Dass ich monatelang sehnlichst auf den Erscheinungstermin dieses Spin-Offs gewartet und gespannt die Tage bis zum Veröffentlichungstermin gezählt habe, muss ich also großer Sarah-J.-Maas-Fan eigentlich gar nicht mehr sagen. Um optimal auf die Geschichte vorbereitet zu sein, habe ich durch einen Reread der kompletten "Das Reich der sieben Höfe"-Saga in den letzten Wochen meine Erinnerungen nochmal aufgefrischt und konnte letzte Woche dann voll hyped und emotional fest am Hof der Nacht angedockt in die Geschichte von Nesta und Cassian einsteigen. Mit "Das Reich der sieben Höfe - Silbernes Feuer" hat die Queen-of-Fantasy ein weiteres Mal bewiesen, dass sich hochkomplexe Fantasy und charakterzentrierter Liebesepos nicht ausschließen und hat (auch wenn mir das vorab kaum möglich erschien) nochmal deutlich an Gefühlsintensität und Charaktertiefe zugelegt. Was Spannung und Epos der eigentlichen Handlung angeht kann dieses Spin-Off der Originaltrilogie rund um Feyre aber leider nicht das Wasser reichen. Dennoch: "Silbernes Feuer" reiht sich in das Gesamtkunstwerk der Acotar-Saga ein und gehört damit unumstritten zu den Jahreshighlights des Lesejahres 2021. Und so stimme ich einem der Figuren absolut zu, wenn sie sagt: "Unsere Geschichten sind es wert, wert zählt zu werden."

Das Cover reiht sich hinsichtlich der Gestaltung ganz wunderbar in die Reihe ein, wirkt jedoch deutlich weniger verspielt. War Feyre immer in einem mädchenhaften Kleid in buntem Setting vor hellem Hintergrund zu sehen, hebt sich Nestas königliche Silhouette in einem für sie typischen blauen Kleid und mit Hochsteckfrisur hier von einem sehr düsteren Hintergrund ab und silberne Blätter Rahmen das deutlich kühlere Bild. Insgesamt vermittelt das Cover mit dem wunderhübschen, durchsichtigen Buchumschlag eine düstere, magische und leicht sinnliche Atmosphäre mit einem Hauch Untergang und Dunkelheit. Ein deutliches, stilistisches Upgrade ist auch bei der Karte Prythians zu verzeichnen, welche wie bei den Vorgängern der Saga vorne angefügt ist. Anstatt der weißen, grob angerissenen Kontinente und Länder sind hier nun viele Details und Verzierungen eingezeichnet, die insgesamt das ab Band 1 mit jedem weiteren Teil stark gewachsene Wordbuilding gut verkörpert.

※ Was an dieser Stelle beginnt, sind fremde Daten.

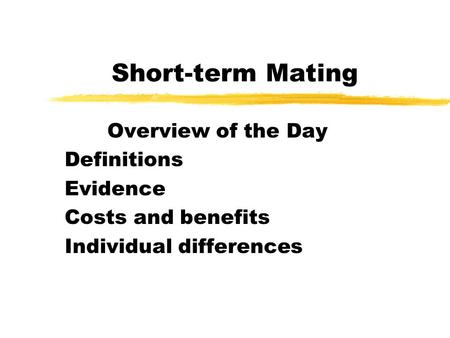 Short-term Mating Overview of the Day Definitions Evidence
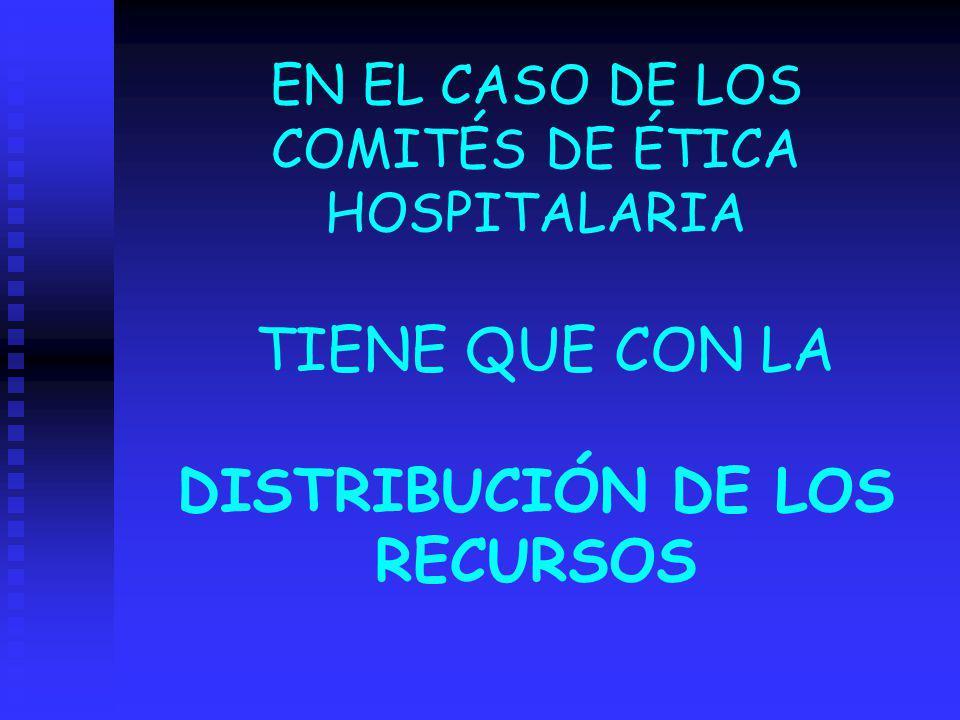 EN EL CASO DE LOS COMITÉS DE ÉTICA HOSPITALARIA TIENE QUE CON LA DISTRIBUCIÓN DE LOS RECURSOS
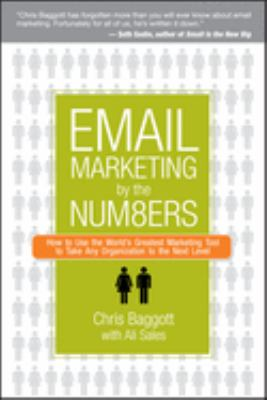 Email Marketing by the Numbers: How to Use the World's Greatest Marketing Tool to Take Any Organization to the Next Level 9780470122457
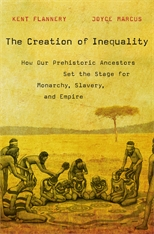 Cover: The Creation of Inequality: How Our Prehistoric Ancestors Set the Stage for Monarchy, Slavery, and Empire, by Kent Flannery and Joyce Marcus, from Harvard University Press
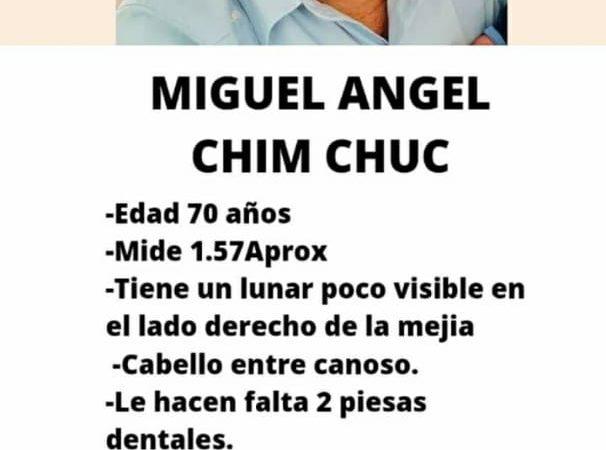 El señor Miguel Ángel Chim está desaparecido desde el pasado martes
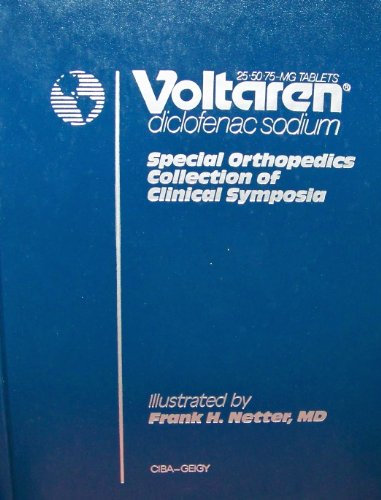Voltaren: Diclofenac sodium : special orthopedics collection of Clinical symposia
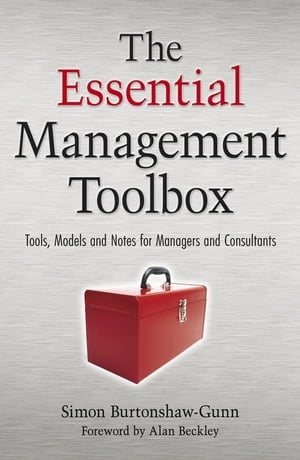 The Essential Management Toolbox Tools,  Models and Notes for Managers and Consultants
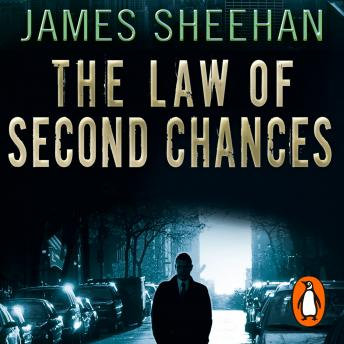 Law Of Second Chances, James Sheehan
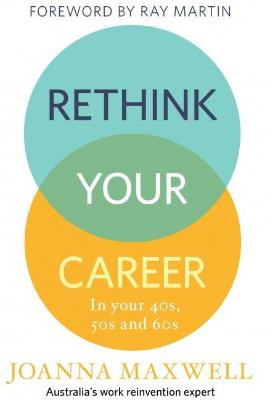 RETHINK YOUR CAREER IN YOUR 40'S 50'S AND 60'S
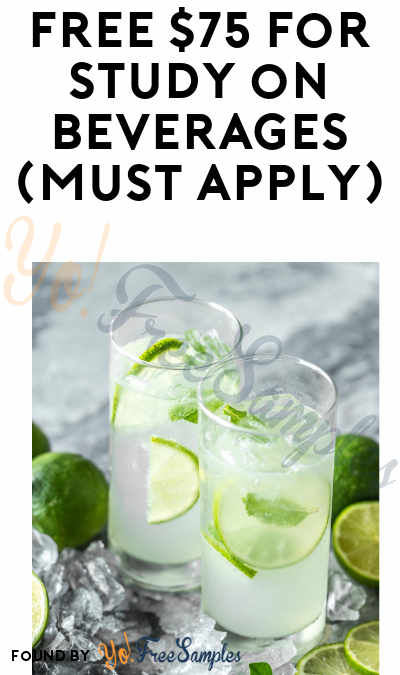 FREE $75 for Study on Beverages (Must Apply)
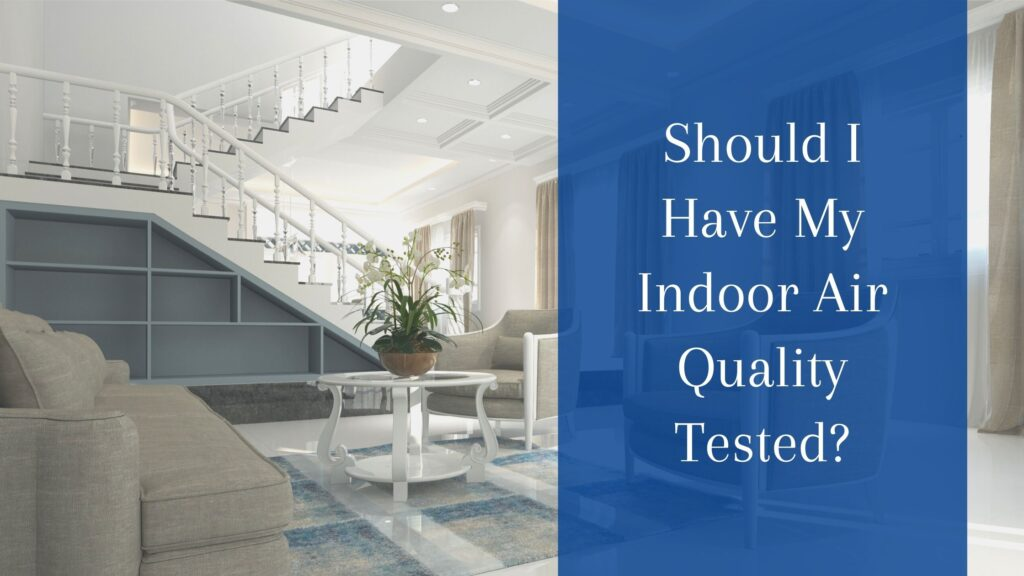 Should I Have My Indoor Air Quality Tested?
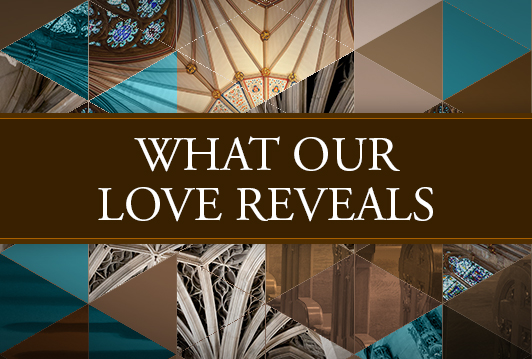What Our Love Reveals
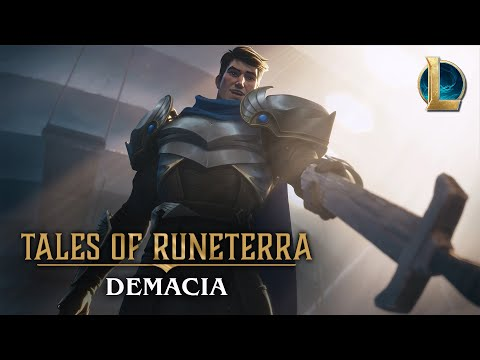"Tales Of Runeterra: Demacia | ""Before Glory"""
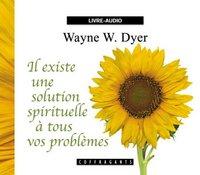IL EXISTE UNE SOLUTION SPIRITUELLE
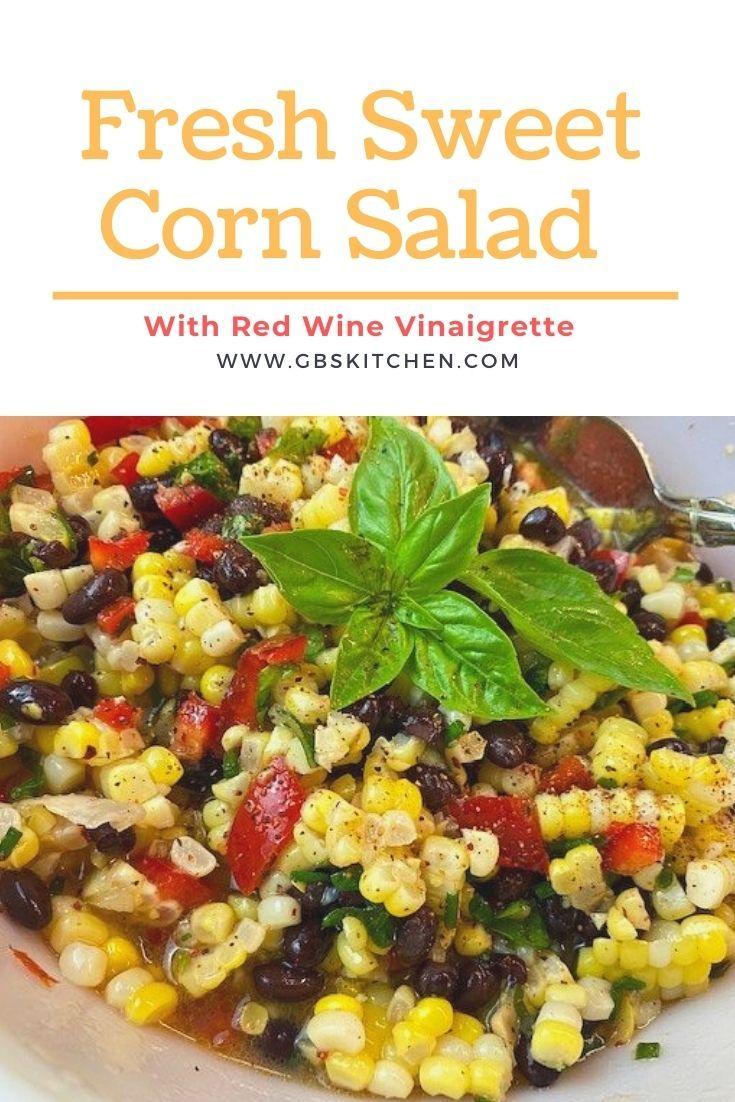 Sweet Corn Salad With Red Wine Vinaigrette Recipe Sweet Corn Salad Recipe Corn Salads Red Wine Vinaigrette [ 1102 x 735 Pixel ]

"Ich bin der Fels, an dem die Brandung zerschellt", flüsterte Gwyn. Bei diesen Worten straffte Nesta die Schultern, als handelte es sich um ein Gebet, ein Schlachtruf. Gwyn hob die Klinge. "Nichts kann mich brechen" Der Anblick schnürte Cassian die Kehle zu, und selbst von der anderen Seite des Trainingsplatzes konnte er sehen, wie Nestas Augen vor Stolz und Schmerz funkelten. "Nicht kann uns brechen", sagte Emerie. Die Welt schien stillzustehen bei diesen Worten. Als wäre sie einem Weg gefolgt und würde nun in eine andere Richtung abzweigen, dachte Cassian. In hundert, in tausend Jahren würde dieser Moment noch immer in sein Gedächtnis eingebrannt sein. Er würde seinen Kindern und seinen Enkelkindern erzählen: Dort, in diesem Moment, hat sich alles verändert."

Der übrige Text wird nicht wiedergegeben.